In high school, my lit class was a little different than most. The teacher encouraged us to think outside the classroom experience, even though we were still in the class. One of the first books we read was of course The Great Gatsby. The year we read the book was also, by coincidence, the same year the movie starring Robert Redford and Mia Farrow was released. Not only did we read the book, but also were assigned to see the movie. This enabled us to fully discuss the symbolism in the work.
When we read To Kill a Mockingbird, we were actually able to set up a mock courtroom. All the players were there, the accused, accuser, DA, and defense attorney. We even had a jury. I played the part of the DA, and it was so much fun. But, through that experience, we were able to really dig into the book.
After leaving this class, the few times I thought that perhaps I should have gone to college earlier and become a teacher, that class was my model for the honors lit class I would have wanted to teach. This is the type of experience I want my students to have in my classroom.
Coming into a classroom as an instructor in this era, I will be facing challenges most of my peers will not. My experience and point of view comes from a different era than the Millenials and Gen “Zers” that will be filling my classroom. Most of their parents will be late Gen “X’ers” and early Millenials themselves. Therefore, they will have practically no concept of the Vietnam War, or its protests, the struggles of creating the Civil Rights or Feminist Movements, or even some of the music, literature or other media that came from that time. In my humble opinion, this was a very important time in American History. While this is an English class, I hope to use essays and arguments to broaden the horizons of these students in (selfish) hopes of keeping a small part of this era alive.
I also want to make a classroom a safe place where ideas are shared and topics explored. The concepts we learned will assist in making this ideal happen, especially since writing is a social and rhetorical activity. Even when we are sitting around a campfire, telling a ghost story, we are trying to persuade people either to believe what is being said or to be scared at the end of the story-telling. “We can expend time and energy writing whatever we want, but if our intended audience is not reached, then all of that work is for naught” (Cochran).

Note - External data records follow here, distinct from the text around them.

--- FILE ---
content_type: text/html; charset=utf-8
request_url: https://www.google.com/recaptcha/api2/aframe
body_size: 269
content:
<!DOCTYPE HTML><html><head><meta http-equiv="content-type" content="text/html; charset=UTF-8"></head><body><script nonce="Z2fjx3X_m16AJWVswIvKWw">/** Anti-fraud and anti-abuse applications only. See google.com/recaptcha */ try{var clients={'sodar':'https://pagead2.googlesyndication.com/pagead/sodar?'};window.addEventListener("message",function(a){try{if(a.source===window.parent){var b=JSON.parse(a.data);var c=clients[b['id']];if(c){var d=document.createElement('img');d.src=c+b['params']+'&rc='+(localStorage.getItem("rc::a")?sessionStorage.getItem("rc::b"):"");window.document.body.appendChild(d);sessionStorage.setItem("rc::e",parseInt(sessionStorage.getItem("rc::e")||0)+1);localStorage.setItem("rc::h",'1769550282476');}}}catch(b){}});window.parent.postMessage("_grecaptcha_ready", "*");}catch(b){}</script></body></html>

We do this by using recognizable forms, which is why I want to use music, other literature, classic vehicles, etc as the subjects of the papers that my students will be writing. Therefore, research will be a huge part of all these assignments. This is one small area of the concept that we all have more to learn, which will be explored even more in the review and revision process I intend to employ in my classes. I also believe that writing the different types of papers, in different styles will help students add to the identities and ideologies they have already formed and the history and stories they bring with them. “As an undergraduate, and especially now in graduate school, genre was and continues to be a huge subject” (Cochran).